• _WORK INSTRUCTIONS_: Would you retype all of these records exactly?

RAW DATA Start Marker

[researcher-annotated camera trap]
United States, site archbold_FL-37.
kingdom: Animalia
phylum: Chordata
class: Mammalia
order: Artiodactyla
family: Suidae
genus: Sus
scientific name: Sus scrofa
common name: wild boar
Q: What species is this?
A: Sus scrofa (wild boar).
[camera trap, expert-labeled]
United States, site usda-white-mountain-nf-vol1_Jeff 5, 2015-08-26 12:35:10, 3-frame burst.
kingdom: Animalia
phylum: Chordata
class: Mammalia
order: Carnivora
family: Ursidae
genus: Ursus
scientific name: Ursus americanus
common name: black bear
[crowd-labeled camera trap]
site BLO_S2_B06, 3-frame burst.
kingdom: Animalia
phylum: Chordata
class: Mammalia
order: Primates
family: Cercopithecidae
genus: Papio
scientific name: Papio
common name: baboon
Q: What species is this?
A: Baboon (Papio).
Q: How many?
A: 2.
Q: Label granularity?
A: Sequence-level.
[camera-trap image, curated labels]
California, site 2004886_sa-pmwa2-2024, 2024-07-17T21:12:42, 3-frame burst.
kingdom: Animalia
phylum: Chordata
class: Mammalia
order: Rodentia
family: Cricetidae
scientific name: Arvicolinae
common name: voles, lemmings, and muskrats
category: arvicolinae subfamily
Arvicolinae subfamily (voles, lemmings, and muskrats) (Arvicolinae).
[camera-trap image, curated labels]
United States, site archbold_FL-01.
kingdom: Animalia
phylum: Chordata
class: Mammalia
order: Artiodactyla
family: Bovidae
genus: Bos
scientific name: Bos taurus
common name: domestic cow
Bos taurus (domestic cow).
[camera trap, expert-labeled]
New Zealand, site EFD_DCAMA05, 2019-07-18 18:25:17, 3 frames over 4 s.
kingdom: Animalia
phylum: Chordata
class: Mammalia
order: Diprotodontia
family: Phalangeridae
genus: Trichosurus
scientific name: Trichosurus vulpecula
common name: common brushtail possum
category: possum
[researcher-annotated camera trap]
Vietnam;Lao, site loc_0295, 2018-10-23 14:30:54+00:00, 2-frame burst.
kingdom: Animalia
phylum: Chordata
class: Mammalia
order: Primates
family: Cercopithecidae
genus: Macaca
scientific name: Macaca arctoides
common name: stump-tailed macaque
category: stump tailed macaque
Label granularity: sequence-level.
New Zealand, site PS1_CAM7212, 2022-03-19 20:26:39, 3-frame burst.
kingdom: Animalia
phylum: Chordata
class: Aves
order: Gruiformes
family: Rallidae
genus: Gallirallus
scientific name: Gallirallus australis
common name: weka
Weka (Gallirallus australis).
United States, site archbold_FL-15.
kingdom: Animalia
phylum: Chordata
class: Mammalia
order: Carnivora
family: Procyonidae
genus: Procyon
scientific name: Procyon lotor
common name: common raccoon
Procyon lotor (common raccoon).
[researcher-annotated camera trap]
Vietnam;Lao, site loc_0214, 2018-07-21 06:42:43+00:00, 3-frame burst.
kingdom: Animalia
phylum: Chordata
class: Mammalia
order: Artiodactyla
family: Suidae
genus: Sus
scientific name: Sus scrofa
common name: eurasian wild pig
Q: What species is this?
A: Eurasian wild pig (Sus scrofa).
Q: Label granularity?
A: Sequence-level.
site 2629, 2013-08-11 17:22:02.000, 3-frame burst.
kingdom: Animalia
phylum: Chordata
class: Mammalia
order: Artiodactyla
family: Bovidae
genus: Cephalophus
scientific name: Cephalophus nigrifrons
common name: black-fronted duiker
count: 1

RAW DATA End Marker

• _EXPECTED OUTPUT_:
[researcher-annotated camera trap]
United States, site archbold_FL-37.
kingdom: Animalia
phylum: Chordata
class: Mammalia
order: Artiodactyla
family: Suidae
genus: Sus
scientific name: Sus scrofa
common name: wild boar
Q: What species is this?
A: Sus scrofa (wild boar).
[camera trap, expert-labeled]
United States, site usda-white-mountain-nf-vol1_Jeff 5, 2015-08-26 12:35:10, 3-frame burst.
kingdom: Animalia
phylum: Chordata
class: Mammalia
order: Carnivora
family: Ursidae
genus: Ursus
scientific name: Ursus americanus
common name: black bear
[crowd-labeled camera trap]
site BLO_S2_B06, 3-frame burst.
kingdom: Animalia
phylum: Chordata
class: Mammalia
order: Primates
family: Cercopithecidae
genus: Papio
scientific name: Papio
common name: baboon
Q: What species is this?
A: Baboon (Papio).
Q: How many?
A: 2.
Q: Label granularity?
A: Sequence-level.
[camera-trap image, curated labels]
California, site 2004886_sa-pmwa2-2024, 2024-07-17T21:12:42, 3-frame burst.
kingdom: Animalia
phylum: Chordata
class: Mammalia
order: Rodentia
family: Cricetidae
scientific name: Arvicolinae
common name: voles, lemmings, and muskrats
category: arvicolinae subfamily
Arvicolinae subfamily (voles, lemmings, and muskrats) (Arvicolinae).
[camera-trap image, curated labels]
United States, site archbold_FL-01.
kingdom: Animalia
phylum: Chordata
class: Mammalia
order: Artiodactyla
family: Bovidae
genus: Bos
scientific name: Bos taurus
common name: domestic cow
Bos taurus (domestic cow).
[camera trap, expert-labeled]
New Zealand, site EFD_DCAMA05, 2019-07-18 18:25:17, 3 frames over 4 s.
kingdom: Animalia
phylum: Chordata
class: Mammalia
order: Diprotodontia
family: Phalangeridae
genus: Trichosurus
scientific name: Trichosurus vulpecula
common name: common brushtail possum
category: possum
[researcher-annotated camera trap]
Vietnam;Lao, site loc_0295, 2018-10-23 14:30:54+00:00, 2-frame burst.
kingdom: Animalia
phylum: Chordata
class: Mammalia
order: Primates
family: Cercopithecidae
genus: Macaca
scientific name: Macaca arctoides
common name: stump-tailed macaque
category: stump tailed macaque
Label granularity: sequence-level.
New Zealand, site PS1_CAM7212, 2022-03-19 20:26:39, 3-frame burst.
kingdom: Animalia
phylum: Chordata
class: Aves
order: Gruiformes
family: Rallidae
genus: Gallirallus
scientific name: Gallirallus australis
common name: weka
Weka (Gallirallus australis).
United States, site archbold_FL-15.
kingdom: Animalia
phylum: Chordata
class: Mammalia
order: Carnivora
family: Procyonidae
genus: Procyon
scientific name: Procyon lotor
common name: common raccoon
Procyon lotor (common raccoon).
[researcher-annotated camera trap]
Vietnam;Lao, site loc_0214, 2018-07-21 06:42:43+00:00, 3-frame burst.
kingdom: Animalia
phylum: Chordata
class: Mammalia
order: Artiodactyla
family: Suidae
genus: Sus
scientific name: Sus scrofa
common name: eurasian wild pig
Q: What species is this?
A: Eurasian wild pig (Sus scrofa).
Q: Label granularity?
A: Sequence-level.
site 2629, 2013-08-11 17:22:02.000, 3-frame burst.
kingdom: Animalia
phylum: Chordata
class: Mammalia
order: Artiodactyla
family: Bovidae
genus: Cephalophus
scientific name: Cephalophus nigrifrons
common name: black-fronted duiker
count: 1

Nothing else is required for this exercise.